Nice to know that our American teenagers will have a new movie to see this coming weekend. What's funny is that, because this movie will have an art house, cutting edge cachet, the same people who decry the violence of our times, the wars the conservatives fight, the guns the conservatives allow people to carry, etc., will be applauding this movie for its faithfulness to the original noir comic strip, for its technical mastery, yada, yada, yada.
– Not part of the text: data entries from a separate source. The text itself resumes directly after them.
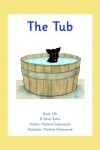 Book cover for The Tub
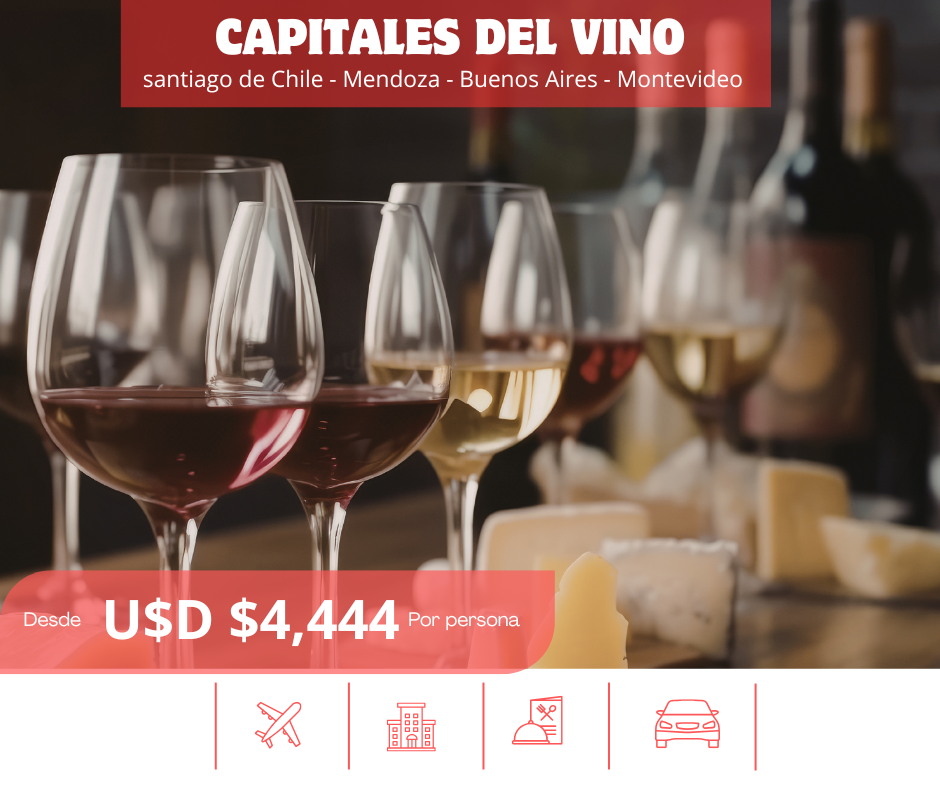 vino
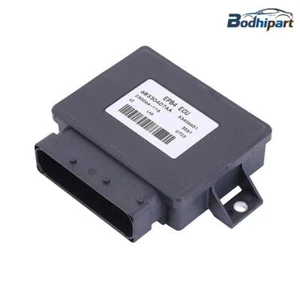 Parking Brake Control Module 68330407AA For Jeep Cherokee 2014-2018 Replacement - Picture 1 of 12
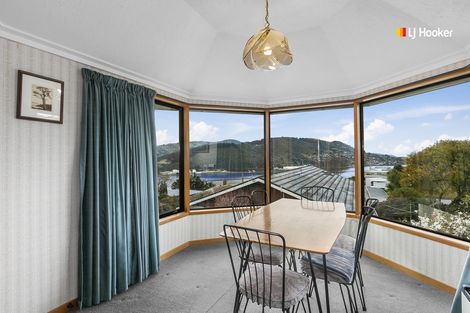 Photo of property in 31 Dunrobin Street, Waverley, Dunedin, 9013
Indeed, speaking of the teenagers seeing it, the director proudly points out that he had no problem with the rating process:
Mr. Rodriguez said that the Motion Picture Association of America had not asked for a single change before giving "Sin City" an "R" rating. "They're usually the most squeamish, but they got the stylization, they got the abstractness of it and it was obviously not a realistic movie."
The important thing to remember in this bloodfest is that it is actually a romance, and that's what the viewers need to take away:
[T]he gore in every scene is secondary to the romantic underpinnings of the three plots. "If all there was was the violence of the comic book, nobody would be making this movie including me," he said by telephone Wednesday. "What transcends it is these are three lugs who happen to be in love with these women in very different ways - the knights in dirty armor. Bruce Willis is the protector, Clive Owen is fighting for the honor of the women of the streets and Mickey Rourke was framed. It's about the lengths they will go for redemption and revenge. That's the core of it, and that's what Robert and Frank got, and that's what every film noir piece has. And people love that."
Even the NY Times columnist writing about this movie recognizes the disingenuous irony in that statement:
Of course, not every film noir piece shows the heads of five prostitutes mounted on a wall, or a dog eating the legs of a still-live boy, or a man ripping out the genitals of another man, or - but never mind.
People may sneer at the bland stuff that Hollywood used to produce but I'll take "Mr. Blandings Builds His Dream House" or even a Francis the Talking Mule, or a Bonzo the Chimp movie, any day. UPDATE: Much to my amusement, one day after posting the above, I was speaking to a dear, liberal friend who is tremendously excited about Sin City. When I commented about the disgusting, really degrading, violence, he said that wasn't a problem. The film clips he's seen are "so artistic." He's too dear a person for me to have commented that I don't think art sanitizes violence.